4.1 Influence of training examples
Influence functions is a technique from robust statistics to measure the estimator on the value of one of the points in the sample[5, 18]. Koh et al. used influence functions as an indicator to track the behavior from the training data to the model’s prediction . By modifying the training data and observing its corresponding prediction, the influence functions can reveal insight of model. They found that some ambiguous training examples were effective points that led to a low confidence model. Influence Sketching  proposed a new scalable version of Cook’s distance [3, 4] to prioritize samples in the generalized linear model . The predictive accuracy changed slightly from 99.47% to 99.45% when they deleted 10% ambiguous examples from the training set.
4.2 Influence of test examples
Xu et al.  observed that most features of test examples are unnecessary for prediction, and that superfluous features facilitate adversarial examples. They proposed two methods to reduce the feature space: reducing the color depth of images and using smoothing to reduce the variation among pixels. Their feature squeezing defense successfully detected adversarial examples while maintaining high accuracy on normal examples.

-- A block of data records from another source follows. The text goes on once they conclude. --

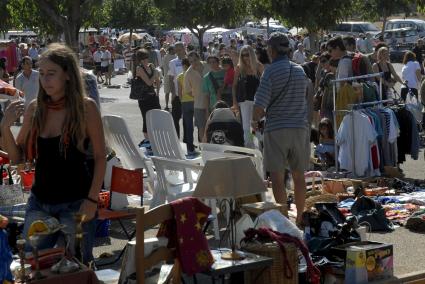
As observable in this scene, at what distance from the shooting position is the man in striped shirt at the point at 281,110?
8672mm

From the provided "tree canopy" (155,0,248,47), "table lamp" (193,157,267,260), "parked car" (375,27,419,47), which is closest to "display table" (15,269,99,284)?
"table lamp" (193,157,267,260)

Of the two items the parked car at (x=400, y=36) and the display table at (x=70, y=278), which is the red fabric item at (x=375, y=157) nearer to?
the display table at (x=70, y=278)

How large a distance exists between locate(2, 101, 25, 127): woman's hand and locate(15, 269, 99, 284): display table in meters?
0.98

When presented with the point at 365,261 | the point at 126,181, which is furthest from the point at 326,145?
the point at 365,261

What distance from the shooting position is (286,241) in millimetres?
6391

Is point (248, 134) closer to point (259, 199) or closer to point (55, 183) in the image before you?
point (259, 199)

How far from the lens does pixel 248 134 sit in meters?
13.4

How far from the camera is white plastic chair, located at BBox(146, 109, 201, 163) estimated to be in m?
10.8

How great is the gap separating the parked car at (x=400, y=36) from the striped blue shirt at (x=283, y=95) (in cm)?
4038

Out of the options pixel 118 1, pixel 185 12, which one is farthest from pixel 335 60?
pixel 118 1

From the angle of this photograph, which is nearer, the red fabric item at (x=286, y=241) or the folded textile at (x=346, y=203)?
the red fabric item at (x=286, y=241)

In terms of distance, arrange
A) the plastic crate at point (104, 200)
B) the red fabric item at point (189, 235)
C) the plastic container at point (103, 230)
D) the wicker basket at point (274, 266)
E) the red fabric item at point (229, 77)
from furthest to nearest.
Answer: the red fabric item at point (229, 77), the plastic container at point (103, 230), the plastic crate at point (104, 200), the wicker basket at point (274, 266), the red fabric item at point (189, 235)

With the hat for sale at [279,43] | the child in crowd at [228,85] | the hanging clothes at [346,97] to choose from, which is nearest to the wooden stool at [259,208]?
the hat for sale at [279,43]

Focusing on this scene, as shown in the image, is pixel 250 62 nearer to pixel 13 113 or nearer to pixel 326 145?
pixel 326 145
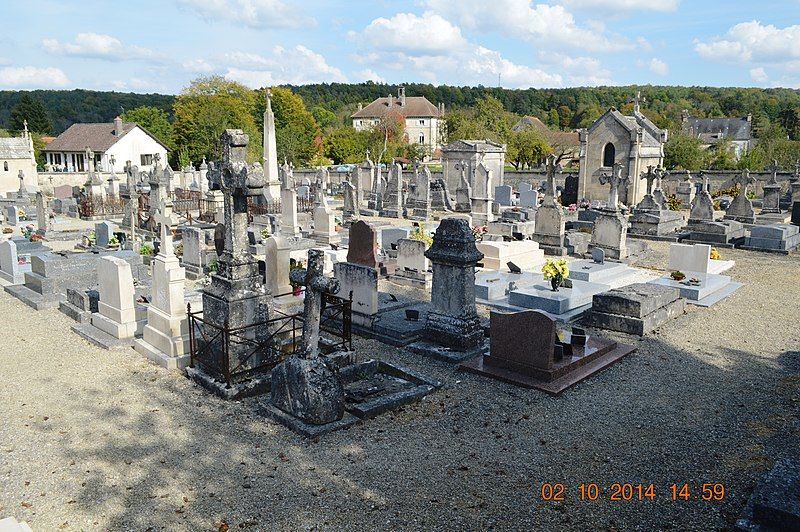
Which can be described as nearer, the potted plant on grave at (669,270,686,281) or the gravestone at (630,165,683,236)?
the potted plant on grave at (669,270,686,281)

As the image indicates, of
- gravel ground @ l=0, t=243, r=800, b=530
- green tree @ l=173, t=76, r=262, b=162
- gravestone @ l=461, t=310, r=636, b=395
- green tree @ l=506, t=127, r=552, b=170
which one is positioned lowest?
gravel ground @ l=0, t=243, r=800, b=530

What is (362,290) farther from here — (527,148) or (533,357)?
(527,148)

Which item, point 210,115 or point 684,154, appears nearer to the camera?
point 684,154

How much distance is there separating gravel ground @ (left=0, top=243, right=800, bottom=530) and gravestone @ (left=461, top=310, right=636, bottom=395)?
23 centimetres

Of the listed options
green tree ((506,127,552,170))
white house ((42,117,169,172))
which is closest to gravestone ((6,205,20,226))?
white house ((42,117,169,172))

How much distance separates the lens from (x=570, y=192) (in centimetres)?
3869

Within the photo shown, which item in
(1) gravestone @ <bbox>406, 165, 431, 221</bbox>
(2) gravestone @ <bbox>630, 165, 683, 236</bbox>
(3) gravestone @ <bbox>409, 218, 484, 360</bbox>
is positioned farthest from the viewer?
(1) gravestone @ <bbox>406, 165, 431, 221</bbox>

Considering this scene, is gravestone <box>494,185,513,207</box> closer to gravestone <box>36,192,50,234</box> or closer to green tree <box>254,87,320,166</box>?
gravestone <box>36,192,50,234</box>

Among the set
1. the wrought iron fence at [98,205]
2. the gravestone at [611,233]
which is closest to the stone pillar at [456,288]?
the gravestone at [611,233]

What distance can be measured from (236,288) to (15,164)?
4414cm

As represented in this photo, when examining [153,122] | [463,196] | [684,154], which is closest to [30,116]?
[153,122]

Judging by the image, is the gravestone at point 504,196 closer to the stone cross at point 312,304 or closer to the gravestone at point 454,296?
the gravestone at point 454,296

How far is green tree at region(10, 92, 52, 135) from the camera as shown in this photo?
75.6 metres

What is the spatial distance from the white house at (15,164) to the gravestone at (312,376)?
4322 centimetres
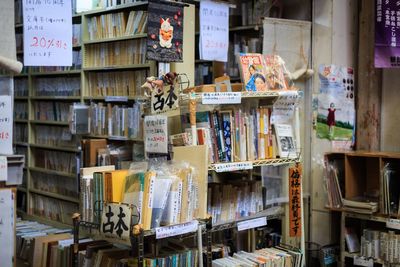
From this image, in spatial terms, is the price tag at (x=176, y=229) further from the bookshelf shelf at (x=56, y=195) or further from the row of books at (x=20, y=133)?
the row of books at (x=20, y=133)

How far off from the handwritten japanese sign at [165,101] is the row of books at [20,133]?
366 centimetres

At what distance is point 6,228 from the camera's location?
333cm

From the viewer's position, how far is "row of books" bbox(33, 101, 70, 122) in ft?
19.2

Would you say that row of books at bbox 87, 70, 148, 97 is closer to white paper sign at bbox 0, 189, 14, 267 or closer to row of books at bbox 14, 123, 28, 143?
row of books at bbox 14, 123, 28, 143

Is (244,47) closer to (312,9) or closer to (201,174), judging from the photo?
(312,9)

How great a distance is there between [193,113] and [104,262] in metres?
0.96

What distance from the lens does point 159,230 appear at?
2.66 m

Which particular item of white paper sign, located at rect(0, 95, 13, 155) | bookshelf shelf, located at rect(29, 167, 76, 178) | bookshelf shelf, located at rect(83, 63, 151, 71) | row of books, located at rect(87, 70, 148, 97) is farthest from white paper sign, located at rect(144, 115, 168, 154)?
bookshelf shelf, located at rect(29, 167, 76, 178)

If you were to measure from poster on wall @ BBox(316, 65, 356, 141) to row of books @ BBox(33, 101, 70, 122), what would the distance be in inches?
A: 109

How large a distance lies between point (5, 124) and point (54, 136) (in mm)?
2596

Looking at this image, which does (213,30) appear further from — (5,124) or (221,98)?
(5,124)

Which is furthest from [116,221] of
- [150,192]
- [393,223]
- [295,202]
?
[393,223]

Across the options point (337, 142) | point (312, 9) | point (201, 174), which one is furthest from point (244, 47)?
point (201, 174)

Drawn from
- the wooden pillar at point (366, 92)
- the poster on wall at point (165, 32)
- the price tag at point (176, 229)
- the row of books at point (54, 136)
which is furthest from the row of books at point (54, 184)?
the price tag at point (176, 229)
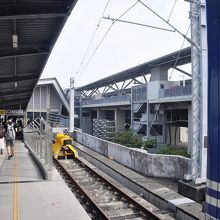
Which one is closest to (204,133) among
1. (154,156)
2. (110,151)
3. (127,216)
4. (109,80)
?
(127,216)

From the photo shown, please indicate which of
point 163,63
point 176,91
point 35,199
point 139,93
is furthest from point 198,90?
point 163,63

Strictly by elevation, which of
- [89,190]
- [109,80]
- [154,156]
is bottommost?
[89,190]

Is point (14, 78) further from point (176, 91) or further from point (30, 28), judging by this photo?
point (176, 91)

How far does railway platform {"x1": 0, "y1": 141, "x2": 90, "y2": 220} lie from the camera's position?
800 cm

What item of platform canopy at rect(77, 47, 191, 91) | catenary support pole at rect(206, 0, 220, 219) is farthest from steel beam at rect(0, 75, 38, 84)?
catenary support pole at rect(206, 0, 220, 219)

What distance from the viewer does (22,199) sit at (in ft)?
30.7

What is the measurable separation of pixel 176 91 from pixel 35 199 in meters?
32.4

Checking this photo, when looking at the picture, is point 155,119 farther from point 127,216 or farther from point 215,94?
point 215,94

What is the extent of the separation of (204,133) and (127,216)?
3217mm

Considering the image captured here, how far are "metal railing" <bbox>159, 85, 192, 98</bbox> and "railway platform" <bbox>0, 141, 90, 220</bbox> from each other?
87.9 feet

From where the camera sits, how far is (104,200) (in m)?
12.2

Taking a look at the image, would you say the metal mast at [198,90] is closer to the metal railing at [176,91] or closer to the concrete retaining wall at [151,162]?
the concrete retaining wall at [151,162]

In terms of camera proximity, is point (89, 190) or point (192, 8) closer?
point (192, 8)

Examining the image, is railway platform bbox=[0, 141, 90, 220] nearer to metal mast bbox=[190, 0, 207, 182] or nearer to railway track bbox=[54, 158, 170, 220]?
railway track bbox=[54, 158, 170, 220]
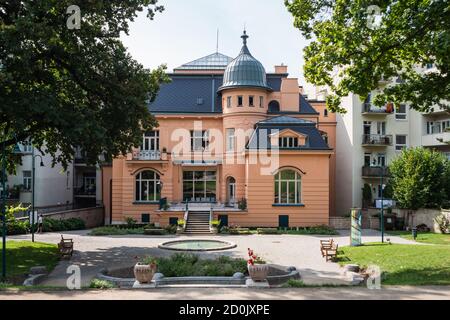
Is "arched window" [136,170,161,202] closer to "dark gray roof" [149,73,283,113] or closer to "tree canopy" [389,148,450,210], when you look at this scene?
"dark gray roof" [149,73,283,113]

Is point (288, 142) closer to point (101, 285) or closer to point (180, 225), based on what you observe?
point (180, 225)

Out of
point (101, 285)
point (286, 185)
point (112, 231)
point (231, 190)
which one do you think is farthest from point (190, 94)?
point (101, 285)

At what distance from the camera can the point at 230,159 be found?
38938mm

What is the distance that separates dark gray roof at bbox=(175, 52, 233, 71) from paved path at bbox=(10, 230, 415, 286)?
75.3 feet

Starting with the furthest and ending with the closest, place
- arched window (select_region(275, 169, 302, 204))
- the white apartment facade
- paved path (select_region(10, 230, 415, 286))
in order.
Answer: the white apartment facade, arched window (select_region(275, 169, 302, 204)), paved path (select_region(10, 230, 415, 286))

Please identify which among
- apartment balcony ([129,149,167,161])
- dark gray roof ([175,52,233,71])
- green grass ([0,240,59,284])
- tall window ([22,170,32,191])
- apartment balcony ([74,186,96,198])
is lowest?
green grass ([0,240,59,284])

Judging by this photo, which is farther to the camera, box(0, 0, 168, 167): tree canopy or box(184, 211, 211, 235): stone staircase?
box(184, 211, 211, 235): stone staircase

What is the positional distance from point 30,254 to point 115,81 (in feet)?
31.3

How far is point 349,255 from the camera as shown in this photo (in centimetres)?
2241

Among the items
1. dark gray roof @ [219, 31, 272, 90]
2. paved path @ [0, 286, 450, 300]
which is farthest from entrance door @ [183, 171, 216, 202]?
paved path @ [0, 286, 450, 300]

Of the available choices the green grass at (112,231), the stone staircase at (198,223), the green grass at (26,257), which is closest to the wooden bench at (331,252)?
the stone staircase at (198,223)

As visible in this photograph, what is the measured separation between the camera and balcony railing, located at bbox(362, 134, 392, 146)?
42438mm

Adversarial examples remain a challenging problem despite recent progress in defense. In this paper, we study the relationship between outliers in the data set and model robustness and propose a framework for detecting adversarial examples without modifying the original model architecture. We design two methods to detect and remove outliers in the training set and used the remaining examples to train a sanitized model. On both MNIST and SVHN, the sanitized models improved the classification accuracy on adversarial examples generated by the IGSM attack and increased the distortion of adversarial examples generated by the Carlini & Wagner attack, which indicates that the sanitized model is less sensitive to adversarial examples. Our detection is essentially leveraging the different sensitivity to adversarial examples of the model trained with and without outliers. We found that the Kullback-Leibler divergence from the unsanitized model to the sanitized model can be used to measure this difference and detect adversarial examples reliably.
This material is based upon work supported by the National Science Foundation under Grant No. 1801751.